If severance is also payable if the employee terminates employment (a voluntary termination), then it is not exempt from 409A unless termination is pursuant to a window program meeting certain dollar limit and timing restrictions (think a voluntary early retirement plan) (see Treas. Reg. Sec. 1.409A-1(b)(9)(iii)), or if the voluntary termination is for “good reason” (see Treas. Reg. Sec. 1.409A-1(n)(2)). “Good reason” must be defined to require actions taken by the company resulting in a “material negative change” to the employee, such as a change in, “the duties to be performed, the conditions under which such duties are to be performed, or the compensation to be received for performing such services.” The payments should also be similar to the payment received upon an involuntary termination, and the employee should also be required to give the company notice of the good reasons (within 90 days of occurrence) and a reasonable opportunity to cure (at least 30 days).
Exception: Pursuant to Treas. Reg. Sec. 1.409A-1(b)(9)(i), If the severance plan acts as a substitute for, or replacement of, amounts deferred by the company under a separate non-qualified deferred compensation plan, it will not be able to take advantage of these exemptions. For example, if an employee loses his right to deferred compensation upon termination employment but instead severance payments, the severance payments may be construed as an acceleration of the deferred compensation. This can easily be overcome if the severance payments stay in effect even after the deferred compensation vests on its own.
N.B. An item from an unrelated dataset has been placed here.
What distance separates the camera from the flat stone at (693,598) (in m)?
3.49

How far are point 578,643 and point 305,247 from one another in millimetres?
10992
In summary, severance arrangements that are typically included in executive employment agreement can be drafted to meet the exemptions from 409A so long as they are carefully tailored to comply with the requirements set forth above. Careful attention must be paid to agreements that provide for severance payments upon a termination of employment by the employee. 409A issues can still be mitigated if the exemptions are not met, but doing so will require more detailed expert analysis of the particular severance plan.